La créatrice fait aussi référence
à l'artiste italien à l'Exposition universelle de New York en
1939, d'après Hélène Guéné261
(ill. 35). Jeanne Lanvin expose son vêtement sur un modèle
représentant un « ange botticellien ». Il n'est pas
étonnant de voir Jeanne Lanvin exposer ses modèles sur un ange
connaissant son goût pour les oeuvres de l'art italien du Quattrocento.
Le modèle porté par le mannequin est nommé l'Ange
de 1939 (ill. 35). C'est une robe de dîner en crêpe de soie,
de couleur bleue (celle créée par la couturière). La robe
est rehaussée de broderies faites de paillettes d'or et d'argent. Les
motifs sont différents au-devant et au dos. Ils sont de plus grandes
tailles sur l'avant qu'au dos du vêtement. Sur le devant de la tenue, les
broderies sont en forme de croix grecque. Sur les côtés de la
jupe, le bas et les manches, les broderies sont des lignes suivant la coupe du
vêtement. Les broderies sont composées de lignes courbes. La
taille est resserrée par des rubans noués, et retombants sur les
côtés de la jupe, ils présentent aussi des broderies aux
motifs différents. Cependant, rien ne permet d'affirmer que ce
mannequin-ange choisi pour présenter ses modèles lors de
l'Exposition universelle de New York en 1939 est inspiré des anges
peints par le peintre. Dans les oeuvres de Sandro Botticelli, les figures
d'anges ou ailées sont courantes. Les ailes du mannequin sont
effectivement typiques de celles étudiées sur les oeuvres de ces
maîtres italiens, elles sont longues, gracieuses et féminines.
Mais le visage du modèle est des plus banal et très loin des
visages délicats peints par Sandro Botticelli. Jeanne Lanvin s'inscrit
dans l'esprit de L'Exposition internationale de 1939 qui permet de mettre en
avant le goût français dans diverses salles, empruntant à
la Grèce Antique comme à la Renaissance italienne262.
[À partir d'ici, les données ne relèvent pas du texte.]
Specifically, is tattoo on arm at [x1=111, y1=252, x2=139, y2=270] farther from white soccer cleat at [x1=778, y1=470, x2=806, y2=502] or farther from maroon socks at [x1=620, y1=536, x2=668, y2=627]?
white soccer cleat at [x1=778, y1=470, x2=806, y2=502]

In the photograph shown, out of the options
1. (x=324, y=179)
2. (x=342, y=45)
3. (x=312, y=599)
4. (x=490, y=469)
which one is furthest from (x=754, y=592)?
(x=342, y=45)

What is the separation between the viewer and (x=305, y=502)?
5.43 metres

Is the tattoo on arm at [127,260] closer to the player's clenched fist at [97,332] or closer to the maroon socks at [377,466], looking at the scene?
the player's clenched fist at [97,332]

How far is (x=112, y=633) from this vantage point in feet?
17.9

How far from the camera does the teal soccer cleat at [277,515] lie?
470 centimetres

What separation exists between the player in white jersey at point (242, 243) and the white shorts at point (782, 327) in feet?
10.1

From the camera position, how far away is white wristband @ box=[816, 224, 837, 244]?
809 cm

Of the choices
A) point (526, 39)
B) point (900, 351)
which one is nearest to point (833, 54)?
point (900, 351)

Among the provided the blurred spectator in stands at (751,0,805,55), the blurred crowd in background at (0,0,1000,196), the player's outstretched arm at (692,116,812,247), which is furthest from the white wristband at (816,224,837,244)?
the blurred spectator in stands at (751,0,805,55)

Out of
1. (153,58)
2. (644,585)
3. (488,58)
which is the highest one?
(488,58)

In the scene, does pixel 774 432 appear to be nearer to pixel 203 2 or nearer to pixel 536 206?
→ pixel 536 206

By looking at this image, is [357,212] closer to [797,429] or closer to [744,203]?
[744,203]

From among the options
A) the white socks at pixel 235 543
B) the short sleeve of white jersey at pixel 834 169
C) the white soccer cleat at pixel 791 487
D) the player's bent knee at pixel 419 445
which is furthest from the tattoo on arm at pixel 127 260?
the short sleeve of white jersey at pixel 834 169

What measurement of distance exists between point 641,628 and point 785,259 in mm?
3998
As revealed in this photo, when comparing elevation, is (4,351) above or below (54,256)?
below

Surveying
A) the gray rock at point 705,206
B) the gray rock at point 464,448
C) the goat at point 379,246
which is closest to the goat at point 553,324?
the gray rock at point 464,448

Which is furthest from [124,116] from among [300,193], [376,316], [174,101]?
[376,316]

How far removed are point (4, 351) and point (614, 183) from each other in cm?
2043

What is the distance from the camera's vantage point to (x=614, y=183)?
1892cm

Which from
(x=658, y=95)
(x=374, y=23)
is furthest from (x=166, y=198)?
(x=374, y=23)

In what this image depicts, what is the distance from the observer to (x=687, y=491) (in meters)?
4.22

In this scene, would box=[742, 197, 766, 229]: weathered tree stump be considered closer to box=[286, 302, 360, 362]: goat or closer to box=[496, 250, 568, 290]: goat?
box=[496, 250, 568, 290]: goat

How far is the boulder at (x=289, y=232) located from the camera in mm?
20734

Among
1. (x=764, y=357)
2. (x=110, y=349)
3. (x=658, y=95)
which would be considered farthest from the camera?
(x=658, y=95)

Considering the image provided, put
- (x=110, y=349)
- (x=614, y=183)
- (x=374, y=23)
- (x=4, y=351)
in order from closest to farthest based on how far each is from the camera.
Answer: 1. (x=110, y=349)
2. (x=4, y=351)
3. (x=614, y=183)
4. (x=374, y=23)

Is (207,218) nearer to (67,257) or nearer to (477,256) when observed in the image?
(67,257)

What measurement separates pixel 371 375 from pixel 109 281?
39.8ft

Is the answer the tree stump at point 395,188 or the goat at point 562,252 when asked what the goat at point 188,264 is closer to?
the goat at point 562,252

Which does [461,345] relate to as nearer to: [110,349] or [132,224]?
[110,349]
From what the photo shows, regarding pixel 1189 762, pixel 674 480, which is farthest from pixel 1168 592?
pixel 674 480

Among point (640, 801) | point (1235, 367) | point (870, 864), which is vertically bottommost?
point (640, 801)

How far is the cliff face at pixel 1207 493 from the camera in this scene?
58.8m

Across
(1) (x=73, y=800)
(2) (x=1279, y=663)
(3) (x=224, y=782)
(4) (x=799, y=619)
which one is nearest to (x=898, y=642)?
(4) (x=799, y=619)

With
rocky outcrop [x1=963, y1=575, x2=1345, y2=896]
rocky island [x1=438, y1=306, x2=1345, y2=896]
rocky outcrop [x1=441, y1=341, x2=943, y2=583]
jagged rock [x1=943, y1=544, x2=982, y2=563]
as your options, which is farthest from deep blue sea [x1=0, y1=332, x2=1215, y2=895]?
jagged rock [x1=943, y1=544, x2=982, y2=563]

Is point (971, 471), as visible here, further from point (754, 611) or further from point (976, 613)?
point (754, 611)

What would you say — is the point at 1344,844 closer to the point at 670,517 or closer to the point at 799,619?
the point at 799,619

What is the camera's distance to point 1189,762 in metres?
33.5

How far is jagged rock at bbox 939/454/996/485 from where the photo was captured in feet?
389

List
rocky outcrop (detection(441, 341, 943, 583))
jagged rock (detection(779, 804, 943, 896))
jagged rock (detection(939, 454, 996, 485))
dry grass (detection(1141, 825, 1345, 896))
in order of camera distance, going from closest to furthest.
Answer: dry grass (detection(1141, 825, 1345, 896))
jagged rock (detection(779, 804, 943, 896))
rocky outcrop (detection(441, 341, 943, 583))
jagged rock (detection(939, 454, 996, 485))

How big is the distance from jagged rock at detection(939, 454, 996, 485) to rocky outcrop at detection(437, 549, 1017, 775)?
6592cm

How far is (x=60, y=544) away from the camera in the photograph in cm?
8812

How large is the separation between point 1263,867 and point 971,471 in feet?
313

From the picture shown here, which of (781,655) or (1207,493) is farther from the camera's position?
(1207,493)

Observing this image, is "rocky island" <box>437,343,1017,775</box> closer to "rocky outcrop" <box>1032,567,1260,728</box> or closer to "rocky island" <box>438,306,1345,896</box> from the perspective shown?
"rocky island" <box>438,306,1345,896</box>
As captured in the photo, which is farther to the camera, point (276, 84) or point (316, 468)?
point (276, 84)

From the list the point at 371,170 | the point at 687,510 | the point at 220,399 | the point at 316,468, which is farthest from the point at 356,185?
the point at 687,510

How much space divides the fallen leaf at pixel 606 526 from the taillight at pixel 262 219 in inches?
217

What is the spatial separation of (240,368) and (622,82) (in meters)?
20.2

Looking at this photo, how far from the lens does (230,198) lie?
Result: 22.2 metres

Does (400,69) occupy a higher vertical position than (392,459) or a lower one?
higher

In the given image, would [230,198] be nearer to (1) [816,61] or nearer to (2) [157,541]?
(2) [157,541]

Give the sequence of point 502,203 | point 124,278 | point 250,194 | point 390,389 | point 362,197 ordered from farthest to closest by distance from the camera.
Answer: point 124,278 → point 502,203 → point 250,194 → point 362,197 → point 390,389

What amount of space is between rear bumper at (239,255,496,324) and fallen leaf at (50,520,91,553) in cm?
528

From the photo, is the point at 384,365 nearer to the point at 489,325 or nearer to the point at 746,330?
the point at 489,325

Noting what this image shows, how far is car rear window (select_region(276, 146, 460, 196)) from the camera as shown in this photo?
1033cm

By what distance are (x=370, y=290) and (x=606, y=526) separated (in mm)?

Dans les deux cas, on recherche un goût pour la beauté
idéalisée. Néanmoins, ici le lien avec un seul artiste
italien est à éviter, et la présence de cet ange est
plutôt le résultat d'une observation générale des
oeuvres italiennes de la Renaissance.
261 GROSSIORD, Sophie (dir.), Op. Cit., p. 261.
262 Ibid.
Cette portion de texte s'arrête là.